### WHAT YOU WILL DO:
- A) Transcribe the antique car passage word for word, between "For the last" and "days are over.", inclusive.
- B) According to the antique car passage, for how many years had the friend's Maxwell been sitting?

### EXCERPTED PASSAGE:
########
For the last five or six years, I've been doing the pre-tours for the New London to New Brighton Antique Car Run with my '14 Model T. I've had a great time, but having to pack my car up and take it home because it's not old enough to be eligible for the big run on Saturday, has been very difficult. It's kind of like going to football practice all week and sitting on the bench on gameday. Well, those days are over.
A while back, a friend told me that he had a little Maxwell that he didn't have to sell, but was feeling bad that the car had been sitting for 15 years and he wanted to make sure it found a good home. He told me that he might be willing to sell it to me, because he knew I'd give it a good home. As a previous owner of the '14 Touring that I drive regularly, he's appreciated the way that I respect the car's history and the way that I treat it. The timing was not too good for me as I'd just listed my home for sale and was looking for that new job to complete my mid-life career change. But, that little Maxwell always kept itself in the back of my mind. Well, last month, I decided to give him a call and see if he was willing to let me give the car a new home. I'm happy to say that he allowed me to purchase/adopt the car.
########
Raw records:
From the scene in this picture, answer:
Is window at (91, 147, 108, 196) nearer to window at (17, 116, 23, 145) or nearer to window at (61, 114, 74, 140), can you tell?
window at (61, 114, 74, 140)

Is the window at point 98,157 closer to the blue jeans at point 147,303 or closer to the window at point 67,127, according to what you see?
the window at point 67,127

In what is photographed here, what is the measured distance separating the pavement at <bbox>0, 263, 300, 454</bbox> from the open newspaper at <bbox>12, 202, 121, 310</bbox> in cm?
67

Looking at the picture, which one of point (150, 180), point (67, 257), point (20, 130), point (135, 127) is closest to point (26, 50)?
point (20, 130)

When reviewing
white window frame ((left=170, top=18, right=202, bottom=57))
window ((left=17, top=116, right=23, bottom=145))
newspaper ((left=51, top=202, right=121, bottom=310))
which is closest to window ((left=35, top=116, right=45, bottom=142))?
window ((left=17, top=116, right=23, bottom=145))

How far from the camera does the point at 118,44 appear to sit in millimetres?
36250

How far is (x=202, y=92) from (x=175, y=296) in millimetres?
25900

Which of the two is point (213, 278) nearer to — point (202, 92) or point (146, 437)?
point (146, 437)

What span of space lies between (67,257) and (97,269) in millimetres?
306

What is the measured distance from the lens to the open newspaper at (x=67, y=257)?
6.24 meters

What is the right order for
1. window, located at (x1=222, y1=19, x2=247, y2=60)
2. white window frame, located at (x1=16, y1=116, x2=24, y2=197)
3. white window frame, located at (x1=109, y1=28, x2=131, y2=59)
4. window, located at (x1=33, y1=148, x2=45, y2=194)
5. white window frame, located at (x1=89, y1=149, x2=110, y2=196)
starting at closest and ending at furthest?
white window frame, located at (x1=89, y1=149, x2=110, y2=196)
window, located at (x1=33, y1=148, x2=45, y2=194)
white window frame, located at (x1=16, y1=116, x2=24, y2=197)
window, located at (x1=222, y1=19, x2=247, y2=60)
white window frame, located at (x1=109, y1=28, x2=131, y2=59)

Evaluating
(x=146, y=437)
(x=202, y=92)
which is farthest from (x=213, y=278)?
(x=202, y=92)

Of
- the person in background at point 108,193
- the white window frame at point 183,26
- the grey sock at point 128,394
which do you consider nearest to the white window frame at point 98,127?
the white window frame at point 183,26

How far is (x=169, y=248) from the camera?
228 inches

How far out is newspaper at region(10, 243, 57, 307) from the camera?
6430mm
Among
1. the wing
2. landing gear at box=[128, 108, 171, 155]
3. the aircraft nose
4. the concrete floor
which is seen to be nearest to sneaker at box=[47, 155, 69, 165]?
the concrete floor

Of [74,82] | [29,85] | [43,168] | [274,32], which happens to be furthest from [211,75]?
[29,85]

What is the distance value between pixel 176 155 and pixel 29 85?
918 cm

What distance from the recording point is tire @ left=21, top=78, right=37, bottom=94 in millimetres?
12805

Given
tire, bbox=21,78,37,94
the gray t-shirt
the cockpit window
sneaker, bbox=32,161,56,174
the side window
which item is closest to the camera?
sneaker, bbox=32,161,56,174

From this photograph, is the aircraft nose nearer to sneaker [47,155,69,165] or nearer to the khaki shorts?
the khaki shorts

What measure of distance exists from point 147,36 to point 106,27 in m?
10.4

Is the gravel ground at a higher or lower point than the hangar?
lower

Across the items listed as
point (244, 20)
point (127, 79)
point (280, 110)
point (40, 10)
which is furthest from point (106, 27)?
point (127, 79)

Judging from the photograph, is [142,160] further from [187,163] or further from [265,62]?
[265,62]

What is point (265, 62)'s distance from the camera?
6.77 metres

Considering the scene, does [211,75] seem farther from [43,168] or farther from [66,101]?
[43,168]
########
### RESPONSE LIST:
- A)
For the last five or six years, I've been doing the pre-tours for the New London to New Brighton Antique Car Run with my '14 Model T. I've had a great time, but having to pack my car up and take it home because it's not old enough to be eligible for the big run on Saturday, has been very difficult. It's kind of like going to football practice all week and sitting on the bench on gameday. Well, those days are over.

- B) 15 years.